● WHAT YOU WILL DO
• A. Retype the passage of the forum thread on upper structure theory, starting with "So I'm going" and going on through "to the business.".
• B. Summarize the forum thread on upper structure theory in three sentences.

# Learning Some Upper Structure Theory



## MrPepperoniNipples (Sep 26, 2012)

So I'm going to be going over some upper structure theory stuff with my teacher next week, and I'm supposed to have some sort of idea of what it is going into the lesson so we can get down to the business.

I've been trying to learn online, but the articles and tutorials I've found don't really give me an idea of what upper structure theory _is_, but instead various rules and guidelines for it.

So I ask you, when you get down to it, what is upper structure theory?


EDIT: Also, I'm seeing a lot about "avoid" notes that don't 'work' with the chord.

In a Major 7th chord, it said the 11 is to be avoided.

How is it determined that a note it to be or not to be avoided?


----------



## Dayn (Sep 27, 2012)

I've heard the term 'avoid note' in my copy of The Jazz Theory Book. For a major 7th chord, the 11th is avoided because there's a tritone between the major 7th and 11th. Similarly, in a minor 6th chord, I suppose the avoid note would be the major 9th.

As for upper structure theory? I profess profound ignorance.

Edit: Of course, 'avoid' only as a term to describe its dissonance. The dominant 7th chord has a tritone between the minor 7th and major 3rd, but it's awesome.


----------



## Mr. Big Noodles (Sep 27, 2012)

"Upper structure" refers to extensions beyond the seventh. These include ninths, elevenths, and thirteenths. They're typically used to add color to a chord. When voicing a chord with extensions, all you need is the root (maybe not even that, although I like to include it), the third, the seventh, and whatever the highest extension is. As far as "avoid notes" go, don't worry about them. In my book, they don't exist. If you play something and it sounds off, you've stumbled onto a dissonance and you will probably want to resolve it. 



Dayn said:


> I've heard the term 'avoid note' in my copy of The Jazz Theory Book. For a major 7th chord, the 11th is avoided because there's a tritone between the major 7th and 11th. Similarly, in a minor 6th chord, I suppose the avoid note would be the major 9th.
> 
> As for upper structure theory? I profess profound ignorance.
> 
> Edit: Of course, 'avoid' only as a term to describe its dissonance. The dominant 7th chord has a tritone between the minor 7th and major 3rd, but it's awesome.



Almost. The perfect eleventh is avoided in chords with a major third because of the minor second betwen 3 and 4.


----------



## Grimbold (Sep 27, 2012)

i did not know that was called upper structure theory

*Feels like a badass because he knows upper structure theory*


----------



## Mr. Big Noodles (Sep 27, 2012)

It's not, but I get what he means.

● AVAILABLE DATA
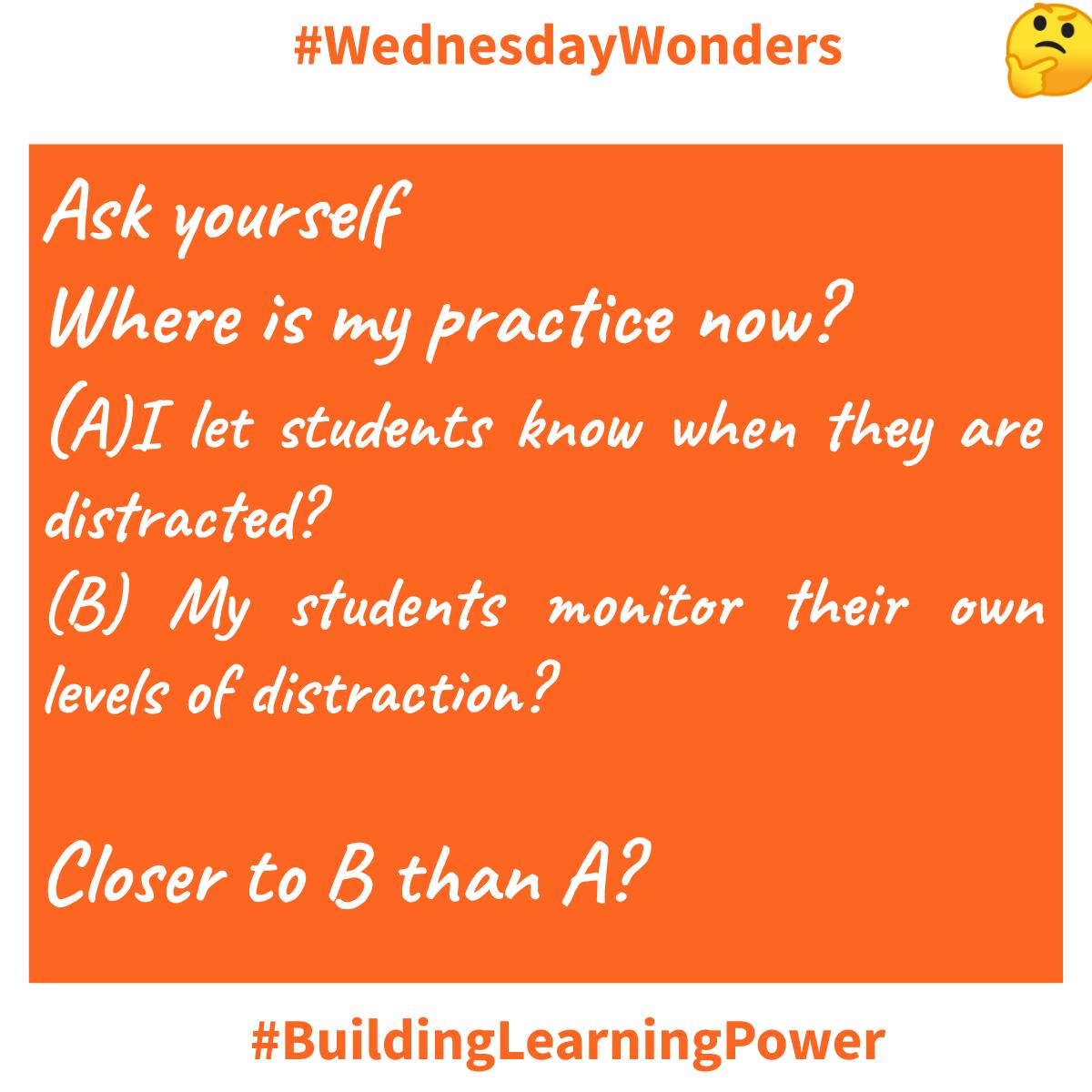 Where is your teaching practice?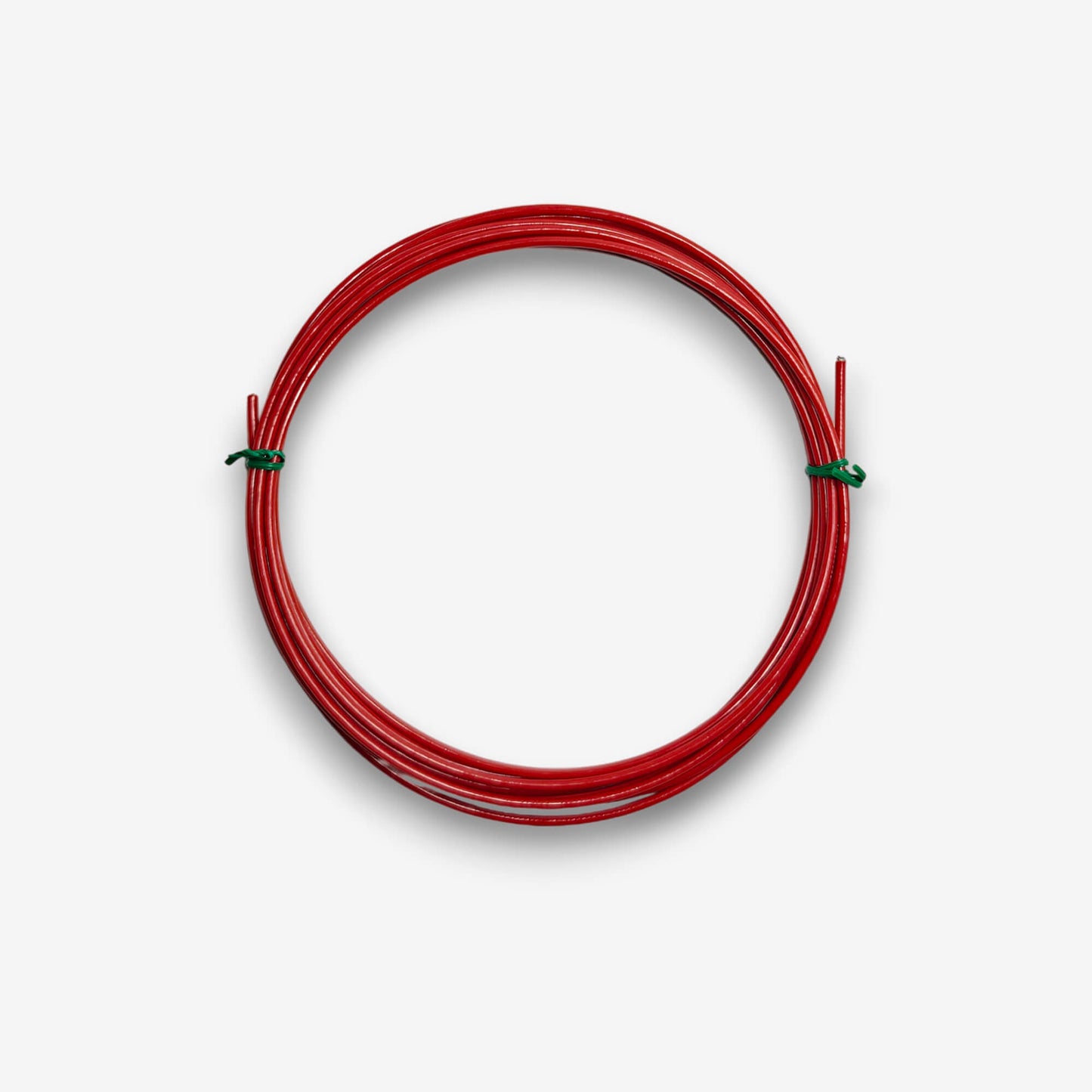 UNBRK Fitness Replacement Cable for Speed Rope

● ANSWER LIST
• A.
So I'm going to be going over some upper structure theory stuff with my teacher next week, and I'm supposed to have some sort of idea of what it is going into the lesson so we can get down to the business.

• B. A poster asks what upper structure theory is and how it is decided that a note, such as the 11th in a major 7th chord, should be avoided. One reply says the 11th is avoided in a major 7th chord because of the tritone it forms with the major 7th. Another reply explains that "upper structure" refers to extensions beyond the seventh, such as ninths, elevenths, and thirteenths, and says avoid notes don't exist for that poster, though the perfect eleventh is avoided in chords with a major third because of the minor second between 3 and 4.